La peculiare disciplina dei conflitti di attribuzione tra poteri dello Stato contempla l’avvio, rimesso all’iniziativa della parte interessata, di due distinte ed autonome fasi procedurali, destinate a concludersi, la prima, con la preliminare e sommaria delibazione circa l’ammissibilità del conflitto e, la seconda, con la pronuncia sul merito, oltre che con il definitivo giudizio sull’ammissibilità.

È onere del ricorrente, a conclusione della prima fase ed affinché si possa aprire la seconda, provvedere alla notificazione del ricorso e dell’ordinanza di ammissibilità, entro il termine da quest’ultima fissato. In proposito, questa Corte ha già ripetutamente affermato – sussistendo, in generale, «l’esigenza costituzionale che il giudizio, una volta instaurato, sia concluso in termini certi non rimessi alle parti confliggenti» (cfr. sentenza n. 116 del 2003) – che tale termine «è da osservarsi a pena di decadenza, secondo quanto si rileva dal regolamento di procedura dinanzi al Consiglio di Stato in sede giurisdizionale (in connessione con l’art. 36 del testo unico delle leggi sul Consiglio stesso, approvato con r.d. 26 giugno 1924, n. 1054), applicabile nei procedimenti davanti alla Corte costituzionale in virtù del richiamo di cui all’art. 22, legge n. 87 del 1953» (cfr. ordinanza n. 386 del 1985 e sentenza n. 200 del 2001).

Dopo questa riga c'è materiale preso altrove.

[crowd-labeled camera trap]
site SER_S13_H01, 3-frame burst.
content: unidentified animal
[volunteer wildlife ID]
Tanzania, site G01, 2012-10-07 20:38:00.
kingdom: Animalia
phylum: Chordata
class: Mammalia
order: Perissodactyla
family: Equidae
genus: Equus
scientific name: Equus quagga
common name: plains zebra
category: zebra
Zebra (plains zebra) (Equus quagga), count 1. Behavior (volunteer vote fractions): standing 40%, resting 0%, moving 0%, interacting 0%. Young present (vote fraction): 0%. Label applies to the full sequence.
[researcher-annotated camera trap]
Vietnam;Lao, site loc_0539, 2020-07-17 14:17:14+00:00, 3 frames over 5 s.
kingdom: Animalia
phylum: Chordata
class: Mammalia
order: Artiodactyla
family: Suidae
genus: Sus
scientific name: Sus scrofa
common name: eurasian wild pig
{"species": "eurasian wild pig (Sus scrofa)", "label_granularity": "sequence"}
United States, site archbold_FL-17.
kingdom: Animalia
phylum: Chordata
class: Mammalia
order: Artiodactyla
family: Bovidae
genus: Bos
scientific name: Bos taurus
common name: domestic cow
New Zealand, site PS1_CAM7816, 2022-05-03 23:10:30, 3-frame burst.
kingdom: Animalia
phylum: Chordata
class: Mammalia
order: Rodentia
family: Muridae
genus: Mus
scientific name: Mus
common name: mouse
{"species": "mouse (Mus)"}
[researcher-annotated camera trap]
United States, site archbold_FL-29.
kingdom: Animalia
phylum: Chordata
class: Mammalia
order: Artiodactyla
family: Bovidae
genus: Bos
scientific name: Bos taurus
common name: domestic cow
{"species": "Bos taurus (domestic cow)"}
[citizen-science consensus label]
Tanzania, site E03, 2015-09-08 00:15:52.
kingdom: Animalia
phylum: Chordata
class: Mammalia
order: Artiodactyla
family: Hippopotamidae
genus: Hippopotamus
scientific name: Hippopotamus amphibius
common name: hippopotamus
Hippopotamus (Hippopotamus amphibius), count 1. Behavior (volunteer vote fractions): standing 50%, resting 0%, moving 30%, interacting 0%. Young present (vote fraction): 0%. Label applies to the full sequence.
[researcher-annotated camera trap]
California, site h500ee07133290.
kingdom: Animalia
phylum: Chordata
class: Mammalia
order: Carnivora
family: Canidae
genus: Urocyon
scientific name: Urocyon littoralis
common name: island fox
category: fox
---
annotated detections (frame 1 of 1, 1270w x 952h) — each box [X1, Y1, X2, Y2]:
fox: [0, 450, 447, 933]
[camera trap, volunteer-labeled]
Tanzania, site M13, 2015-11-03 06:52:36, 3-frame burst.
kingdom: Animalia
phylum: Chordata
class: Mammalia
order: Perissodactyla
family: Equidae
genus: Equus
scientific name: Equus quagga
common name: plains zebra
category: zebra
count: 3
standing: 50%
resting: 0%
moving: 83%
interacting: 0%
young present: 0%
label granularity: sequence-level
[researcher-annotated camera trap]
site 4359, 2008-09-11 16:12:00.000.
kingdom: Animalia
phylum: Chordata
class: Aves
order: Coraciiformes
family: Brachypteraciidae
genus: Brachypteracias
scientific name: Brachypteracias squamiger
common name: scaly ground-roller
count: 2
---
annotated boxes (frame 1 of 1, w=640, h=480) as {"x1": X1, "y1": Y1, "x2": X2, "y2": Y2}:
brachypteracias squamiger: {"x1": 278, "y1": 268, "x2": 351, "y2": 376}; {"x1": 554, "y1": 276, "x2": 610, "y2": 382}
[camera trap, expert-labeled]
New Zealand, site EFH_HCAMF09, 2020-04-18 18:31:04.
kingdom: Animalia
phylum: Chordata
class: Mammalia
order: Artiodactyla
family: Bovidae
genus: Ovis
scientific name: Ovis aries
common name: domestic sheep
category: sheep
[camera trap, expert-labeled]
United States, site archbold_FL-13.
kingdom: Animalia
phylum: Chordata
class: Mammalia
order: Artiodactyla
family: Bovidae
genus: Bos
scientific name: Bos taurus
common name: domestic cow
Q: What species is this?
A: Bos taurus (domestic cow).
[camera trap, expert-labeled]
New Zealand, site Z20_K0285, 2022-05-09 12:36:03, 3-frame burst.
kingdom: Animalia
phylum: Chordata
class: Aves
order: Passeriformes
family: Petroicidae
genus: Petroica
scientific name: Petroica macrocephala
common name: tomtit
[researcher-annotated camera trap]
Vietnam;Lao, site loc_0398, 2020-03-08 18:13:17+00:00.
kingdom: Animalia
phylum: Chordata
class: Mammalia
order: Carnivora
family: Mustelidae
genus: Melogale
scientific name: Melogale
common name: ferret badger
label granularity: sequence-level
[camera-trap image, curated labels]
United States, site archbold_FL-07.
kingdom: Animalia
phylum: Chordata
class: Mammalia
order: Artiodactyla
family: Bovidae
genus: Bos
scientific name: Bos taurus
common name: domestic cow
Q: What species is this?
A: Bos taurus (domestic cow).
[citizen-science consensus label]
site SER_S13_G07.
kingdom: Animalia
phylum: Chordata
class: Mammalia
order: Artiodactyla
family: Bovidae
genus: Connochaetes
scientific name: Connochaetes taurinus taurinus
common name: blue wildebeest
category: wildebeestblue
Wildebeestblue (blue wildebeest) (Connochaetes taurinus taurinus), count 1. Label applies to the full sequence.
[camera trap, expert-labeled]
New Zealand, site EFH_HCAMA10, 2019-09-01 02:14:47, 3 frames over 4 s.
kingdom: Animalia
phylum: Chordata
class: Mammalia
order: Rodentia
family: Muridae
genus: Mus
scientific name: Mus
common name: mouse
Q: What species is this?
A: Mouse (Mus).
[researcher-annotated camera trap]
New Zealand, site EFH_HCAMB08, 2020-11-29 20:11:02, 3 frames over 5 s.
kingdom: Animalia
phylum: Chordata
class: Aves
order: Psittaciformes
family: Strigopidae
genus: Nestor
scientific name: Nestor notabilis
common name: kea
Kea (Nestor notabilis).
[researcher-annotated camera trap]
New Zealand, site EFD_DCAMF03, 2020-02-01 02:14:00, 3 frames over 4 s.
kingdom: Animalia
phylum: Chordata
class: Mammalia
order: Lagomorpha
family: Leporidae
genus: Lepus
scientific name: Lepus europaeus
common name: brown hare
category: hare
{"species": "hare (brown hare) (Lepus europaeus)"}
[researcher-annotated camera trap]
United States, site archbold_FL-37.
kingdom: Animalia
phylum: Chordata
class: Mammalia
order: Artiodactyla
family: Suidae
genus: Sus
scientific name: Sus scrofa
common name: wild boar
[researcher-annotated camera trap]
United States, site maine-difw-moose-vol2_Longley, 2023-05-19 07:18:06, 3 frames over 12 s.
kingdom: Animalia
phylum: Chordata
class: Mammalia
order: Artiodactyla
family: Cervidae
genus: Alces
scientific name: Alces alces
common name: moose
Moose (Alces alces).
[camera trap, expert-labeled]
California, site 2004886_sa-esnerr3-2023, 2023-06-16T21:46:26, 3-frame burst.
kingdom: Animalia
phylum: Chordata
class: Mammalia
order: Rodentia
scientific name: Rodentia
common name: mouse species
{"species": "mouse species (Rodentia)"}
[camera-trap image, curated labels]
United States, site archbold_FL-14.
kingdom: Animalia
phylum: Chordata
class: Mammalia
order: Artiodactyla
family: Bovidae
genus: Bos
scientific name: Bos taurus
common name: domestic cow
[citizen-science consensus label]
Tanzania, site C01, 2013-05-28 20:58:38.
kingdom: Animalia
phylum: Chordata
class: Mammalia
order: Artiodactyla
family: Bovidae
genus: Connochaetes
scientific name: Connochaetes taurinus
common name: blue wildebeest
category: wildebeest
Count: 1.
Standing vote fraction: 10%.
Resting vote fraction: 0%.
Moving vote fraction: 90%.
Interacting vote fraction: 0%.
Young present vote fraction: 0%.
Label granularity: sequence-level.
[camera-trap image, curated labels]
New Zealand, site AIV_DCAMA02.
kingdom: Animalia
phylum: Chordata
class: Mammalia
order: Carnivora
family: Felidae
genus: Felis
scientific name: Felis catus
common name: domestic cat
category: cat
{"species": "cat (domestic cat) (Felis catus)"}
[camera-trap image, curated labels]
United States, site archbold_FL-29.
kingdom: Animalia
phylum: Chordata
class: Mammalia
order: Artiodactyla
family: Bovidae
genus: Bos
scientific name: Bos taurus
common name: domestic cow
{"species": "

Nella specie, il ricorso e l’ordinanza risultano notificati in data 10 ottobre 2002 e, quindi, ben oltre la scadenza del termine di sessanta giorni fissato nell’ordinanza medesima. Né varrebbe invocare, in senso contrario, la sospensione del decorso dei termini processuali nel periodo feriale (legge 7 ottobre 1969, n. 742), trattandosi di disciplina inapplicabile ai giudizi davanti a questa Corte (cfr. ordinanza n. 126 del 1997 e sentenze n. 233 del 1993 e n. 35 del 1999).

Non può, pertanto, procedersi allo svolgimento dell’ulteriore fase del giudizio, non essendo stato rispettato il termine perentorio per la notificazione del ricorso e dell’ordinanza di ammissibilità.

per questi motivi

LA CORTE COSTITUZIONALE

dichiara improcedibile il conflitto di attribuzione fra poteri dello Stato proposto dal Tribunale di Lanciano nei confronti della Camera dei deputati con il ricorso indicato in epigrafe.

Così deciso in Roma, nella sede della Corte costituzionale, Palazzo della Consulta, il 24 febbraio 2005.

Depositata in Cancelleria l’8 marzo 2005.

Testo non ufficiale. La sola stampa del bollettino ufficiale ha carattere legale.